Le secondes s’enchaînent, mon silence devient suspect.
« Allo ? » fait le bogoss, agacé.
Je sais que c’est le moment de raccrocher, avant de me faire envoyer chier. Pourtant, je n’arrive pas à m’y résoudre ; une partie de moi voudrait parler, lui dire que c’est moi, lui dire à quel point il me manque, à quel point je crève d’envie d’être avec lui. En attendant, mon silence finit par l’indisposer carrément.
« Alloooooo ? » il relance, déjà emporté.
Putain, qu’est-ce qu’il me manque… tout remonte en moi… une immense, douloureuse nostalgie pour ce Paradis Perdu… je vais encore chialer… je dois me retenir… je dois mettre fin à cette « conversation »… mais je n’en ai pas la force…
Mais lui, si. Une seconde plus tard, j’entends le clic du téléphone lointain qui vient de raccrocher, suivi par le son de la ligne coupée.

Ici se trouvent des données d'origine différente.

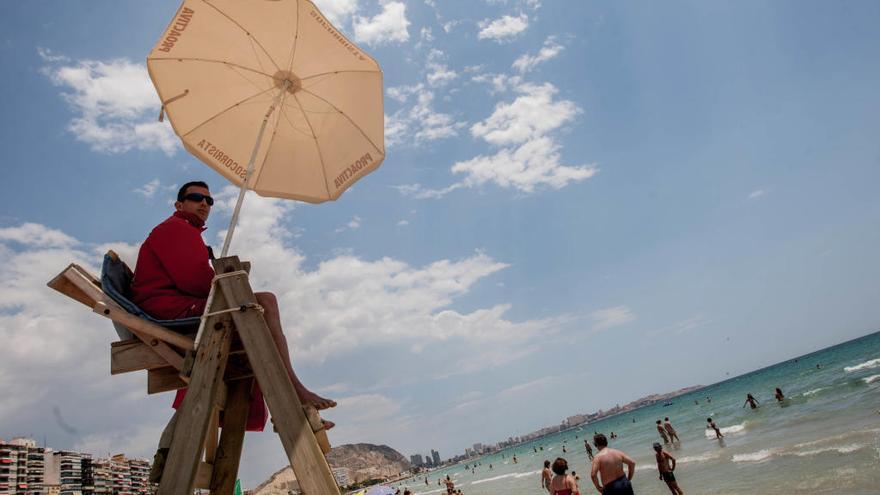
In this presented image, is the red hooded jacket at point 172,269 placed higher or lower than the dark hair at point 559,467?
higher

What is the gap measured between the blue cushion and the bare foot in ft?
1.95

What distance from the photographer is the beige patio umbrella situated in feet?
11.4

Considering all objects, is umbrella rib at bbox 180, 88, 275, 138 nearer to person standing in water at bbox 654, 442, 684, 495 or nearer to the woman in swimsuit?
the woman in swimsuit

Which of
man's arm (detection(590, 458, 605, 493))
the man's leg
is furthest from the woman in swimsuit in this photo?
the man's leg

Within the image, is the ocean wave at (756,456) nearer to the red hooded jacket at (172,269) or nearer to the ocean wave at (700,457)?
the ocean wave at (700,457)

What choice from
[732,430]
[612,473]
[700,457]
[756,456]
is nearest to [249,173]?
[612,473]

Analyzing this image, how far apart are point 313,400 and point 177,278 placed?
0.96 m

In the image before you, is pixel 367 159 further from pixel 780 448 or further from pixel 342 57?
pixel 780 448

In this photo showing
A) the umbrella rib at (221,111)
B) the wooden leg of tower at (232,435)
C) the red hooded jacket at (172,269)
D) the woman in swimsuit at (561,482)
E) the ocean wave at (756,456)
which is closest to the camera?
the red hooded jacket at (172,269)

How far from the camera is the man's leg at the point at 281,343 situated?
2.21 m

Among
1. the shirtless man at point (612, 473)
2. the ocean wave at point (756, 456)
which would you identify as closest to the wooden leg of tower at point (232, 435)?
the shirtless man at point (612, 473)

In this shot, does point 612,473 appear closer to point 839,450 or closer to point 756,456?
point 839,450

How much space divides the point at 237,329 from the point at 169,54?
2.41 meters

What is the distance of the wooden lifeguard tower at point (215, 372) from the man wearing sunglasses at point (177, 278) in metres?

Je raccroche à mon tour, en larmes ; et je marche, je marche, je marche pour tenter de me calmer ; je marche jusqu’à l’épuisement.

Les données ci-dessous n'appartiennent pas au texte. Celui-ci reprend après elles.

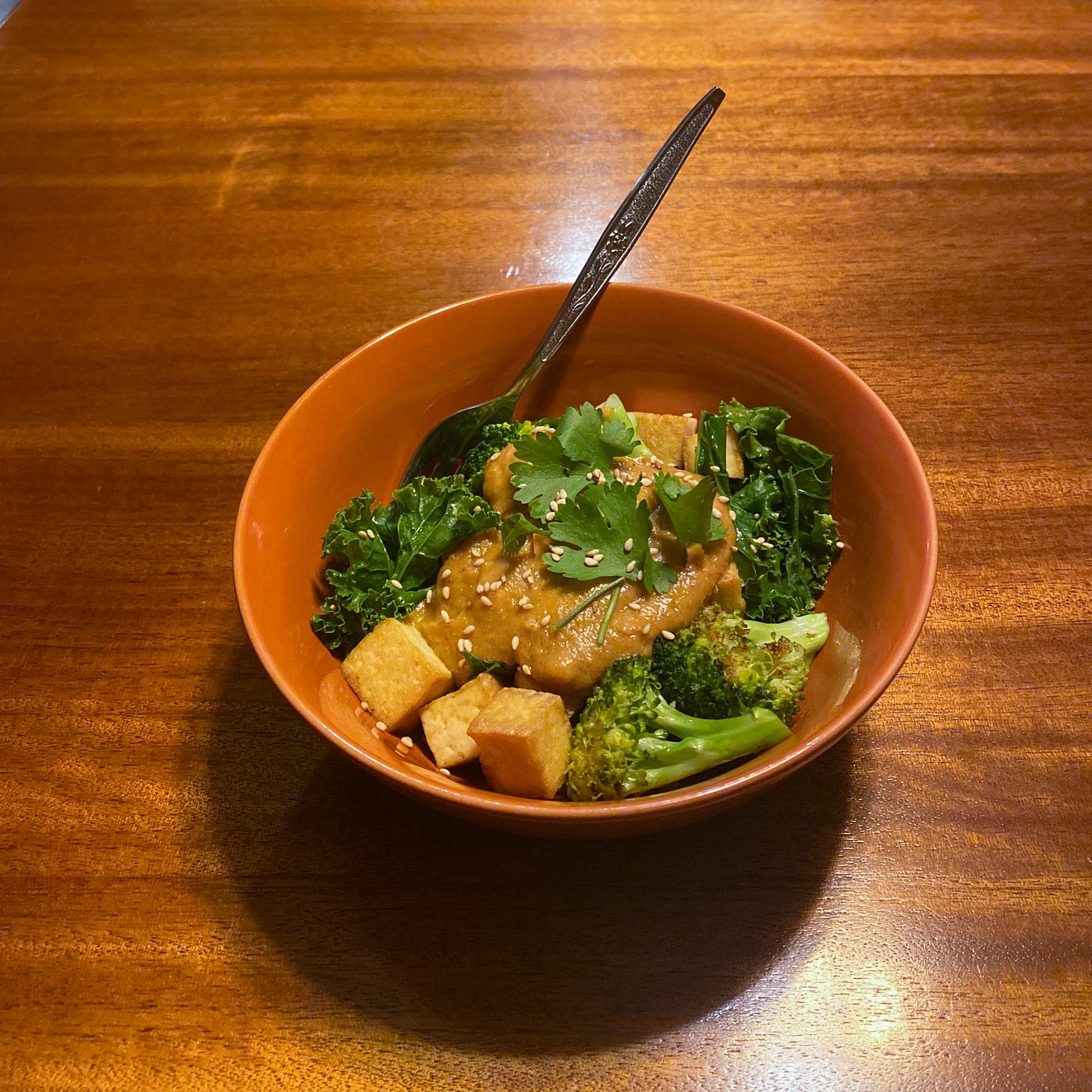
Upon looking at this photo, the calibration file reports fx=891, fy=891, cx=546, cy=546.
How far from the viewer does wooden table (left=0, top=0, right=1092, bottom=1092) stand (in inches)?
61.0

Je rentre à l’appart vers 3 heures, je suis en miettes, le moral sous les semelles. Tout le monde est couché, le silence règne en maître : si les amoureux avaient envie de faire l’amour, c’est fait ; ils ont pu le faire sans avoir à se soucier de faire attention à ma présence dans la chambre d’à côté, et moi je n’ai pas eu à endurer ça, je n’ai pas eu à détester un peu plus ce couple qui me rappelle que je suis seul.
Lundi 20 août 2001
Le lendemain, j’évite de raconter l’écart « téléphonique » à ma cousine ; d’une part, je n’en suis pas vraiment fier, car ça n’a fait que raviver ma blessure ; d’autre part, je sais qu’elle me pourrirait, et à raison, et je n’ai franchement pas envie de me faire disputer ; de plus, elle a d’autres chats à fouetter que de s’occuper des comportements ridicules de son cousin : elle est très occupée à être heureuse.
Tellement occupée que je ressens de plus en plus fortement le besoin de faire équipe à part.
Je vais à la plage seul, avant qu’ils ne soient levés ; je me balade seul, alors qu’ils vont à la plage en amoureux.
J’ai besoin d’être seul, de ruminer seul, de pleurer seul.
C’est insupportable de penser que je ne le reverrai plus jamais. Que c’est fini pour de bon. Ma migraine est revenue de plus belle. Ma vie n’a plus de sens. La souffrance envahit chaque cellule de mon corps, chaque instant de mes journées, chaque neurone de mon cerveau… ma vie n’est plus que noirceur et détresse. Je n’en peux plus : il faut que cette douleur cesse, coûte que coûte.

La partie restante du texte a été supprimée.